Text:
-- begin --
A Biopolitical and Necropolitical Analysis of Nuclear Weapon Proliferation

This content was originally written for an undergraduate or Master's program. It is published as part of our mission to showcase peer-leading papers written by students during their studies. This work can be used for background reading and research, but should not be cited as an expert source or used in place of scholarly articles/books.

Following the collapse of the Soviet Union, it was predicted that the strength and resolve of nuclear weapons would no longer have the same influence in global politics (Gartzke and Kroenig 2009). Irrespective of these predictions, several states have challenged the non-proliferation regime by testing nuclear weapons or pursuing nuclear technologies with the hope of, eventually, going nuclear. Others have chosen to remain non-nuclear. What explains these patterns is the focus of this essay.

This essay will be structured in three parts. It is necessary to underscore neorealism’s view of international politics and the power of nuclear weapons as a form of deterrence. At odds with the threatening nature of the external security environment, very few states have chosen to go nuclear, which can be explained by the presence of the non-proliferation regime. The second section outlines the theoretical contributions of biopolitics and necropolitics, noting that the global nuclear regime controls and subordinates those who do not have them. It will argue that decisions by ‘Third World’ countries to develop nuclear weapons can be explained as the desire to be fully sovereign and prevent Western power projection and control (Kroenig 2014). In essence, numerous countries have chosen to dismiss international norms regarding non-proliferation that they believe maintains Western hegemonic power structures (Allinson 2015: 113). This essay will argue the decision of countries to go nuclear, irrespective of the non-proliferation regime, can be attributed to the system of control and power projection that ‘legitimate’ nuclear states have over those without such weapons (Furhmann and Horowitz 2015).

Neorealism provides the foundational assumptions for rational deterrence. Neorealism emphasises the anarchic environment of the international system, which results in the security dilemma: A state’s pursuit of security results in other states feeling less secure(Herz 1950; Sagan 1997; Waltz 1981). Knowing the hostility of the international environment, states are driven to pursue deterrence-based policies that not only indicate the strength of their resolve to other states but also to deter them from pursuing their desired policies (Waltz 1981). What threatens the survival of states is not internal problems, but the external environment (Sing and Way 2004).

Rational deterrence focuses on the ‘peace’ experienced since the end of World War II and attributes it to two main factors: The shift from multipolarity to bipolarity, and the creation of nuclear weapons (Sagan and Waltz 2003: 4; Waltz 1981: 1-4). Per Waltz, the introduction of nuclear weapons between great powers made the cost of conflict too high (Asal and Beardsley 2007, 2009; Waltz 1981: 3). Once a state and its adversary have developed second-strike capabilities, mutually assured destruction deters both from escalating conflict (Waltz 1990: 734 in Ogilvie-White 1996: 45). The advent of nuclear weapons, it can be theorised, makes balancing, deterring and coercing an adversary easier should they convince them that the possibility for nuclear conflict is greater than zero (Asal and Beardsley 2007, 2009; Gartzke and Kroenig 2009).
-- end --
Required actions:
A. Copy the listing verbatim, beginning with the line that contains "Between these two, the" and ending with the last line of the listing, inclusive.
B. Proceed with the essay on nuclear weapon proliferation, picking up after its final sentence.

Stored dataset listing:
-- begin --
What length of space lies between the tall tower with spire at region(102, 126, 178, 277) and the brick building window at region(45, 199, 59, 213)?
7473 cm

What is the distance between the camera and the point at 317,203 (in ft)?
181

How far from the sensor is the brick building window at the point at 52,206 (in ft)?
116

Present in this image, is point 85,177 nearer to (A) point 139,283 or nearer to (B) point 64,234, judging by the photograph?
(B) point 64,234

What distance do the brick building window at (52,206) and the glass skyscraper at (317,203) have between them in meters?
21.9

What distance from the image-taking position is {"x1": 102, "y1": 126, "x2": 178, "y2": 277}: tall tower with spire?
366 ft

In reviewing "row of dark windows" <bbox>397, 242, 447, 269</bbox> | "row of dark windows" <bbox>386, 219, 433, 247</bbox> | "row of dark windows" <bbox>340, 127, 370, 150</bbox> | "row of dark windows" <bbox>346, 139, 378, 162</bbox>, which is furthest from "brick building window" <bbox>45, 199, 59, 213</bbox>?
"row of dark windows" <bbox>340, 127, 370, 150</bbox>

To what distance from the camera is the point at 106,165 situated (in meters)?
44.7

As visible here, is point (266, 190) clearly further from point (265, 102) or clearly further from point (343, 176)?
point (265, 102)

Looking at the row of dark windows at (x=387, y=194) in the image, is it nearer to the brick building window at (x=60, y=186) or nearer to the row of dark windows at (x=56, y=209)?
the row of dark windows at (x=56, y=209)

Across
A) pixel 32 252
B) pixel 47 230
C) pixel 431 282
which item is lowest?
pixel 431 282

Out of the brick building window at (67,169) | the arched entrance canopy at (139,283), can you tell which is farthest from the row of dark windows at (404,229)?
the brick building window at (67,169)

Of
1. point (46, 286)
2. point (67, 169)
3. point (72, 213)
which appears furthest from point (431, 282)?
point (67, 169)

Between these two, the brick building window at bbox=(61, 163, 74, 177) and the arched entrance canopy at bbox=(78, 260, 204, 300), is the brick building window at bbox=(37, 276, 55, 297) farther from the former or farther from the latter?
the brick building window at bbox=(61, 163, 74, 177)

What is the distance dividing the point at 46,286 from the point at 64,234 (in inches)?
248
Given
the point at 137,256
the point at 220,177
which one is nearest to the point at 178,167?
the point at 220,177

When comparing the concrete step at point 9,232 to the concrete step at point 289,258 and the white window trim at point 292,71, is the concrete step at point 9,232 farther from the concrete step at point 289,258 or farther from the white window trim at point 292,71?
-- end --
Responses for each task:
A.
Between these two, the brick building window at bbox=(61, 163, 74, 177) and the arched entrance canopy at bbox=(78, 260, 204, 300), is the brick building window at bbox=(37, 276, 55, 297) farther from the former or farther from the latter?
the brick building window at bbox=(61, 163, 74, 177)

What is the distance dividing the point at 46,286 from the point at 64,234 (in inches)?
248
Given
the point at 137,256
the point at 220,177
which one is nearest to the point at 178,167?
the point at 220,177

When comparing the concrete step at point 9,232 to the concrete step at point 289,258 and the white window trim at point 292,71, is the concrete step at point 9,232 farther from the concrete step at point 289,258 or farther from the white window trim at point 292,71?

B.
If the assumptions of rational deterrence hold, all states should seek to acquire nuclear weapons – or ally with someone who has them – to ensure their survival (Ogilvie-White 1996). If such logic holds, what should be evident is a rapid growth in the number of states aiming for, or achieving, proliferation. Empirical evidence instead shows the poor predictive value of rational deterrence: Few states have chosen to develop nuclear weapons, and nation-states who are both insecure and have strong incentives to proliferate have not done so (Gartzke and Kroenig 2009; Lavoy 1993; Ogilvie-White 1996). This evidence indicates that proliferation is not based on a state’s ability to do so, but rather their desire for nuclear weapons (Gartzke and Kroenig 2009; Sing and Way 2004).

Furthermore, rational deterrence theory is based on probabilistic assumptions. The logic of deterrence assumes the possibility that nuclear weapons may be used is what deters the adversary (Asal and Bearsley 2007; Powell 2003). Here lies a fallacy with the logic of deterrence: A state must credibly threaten to use a weapon that, if mobilised, results in their mutual destruction (Powell 2003). No state can credibly threaten to use nuclear weapons without reversing the reasons for proliferating in the first place; that is, to ensure their own survival. Furthermore, the reasons typically employed to explain proliferation are based on the justifications the legitimate nuclear states provided for developing the atomic bomb (Ogilvie-White 1996). As such, when attempting to explain the dynamics behind India, Pakistan and Israel’s decisions to proliferate, the same reasons and justifications are expected to hold. This results in an inaccurate and misleading explanation for proliferation; the reasons to go nuclear are assumed to be universal and are indifferent to cultural and ethnographic differences (Ogilvie-White 1996: 43-4).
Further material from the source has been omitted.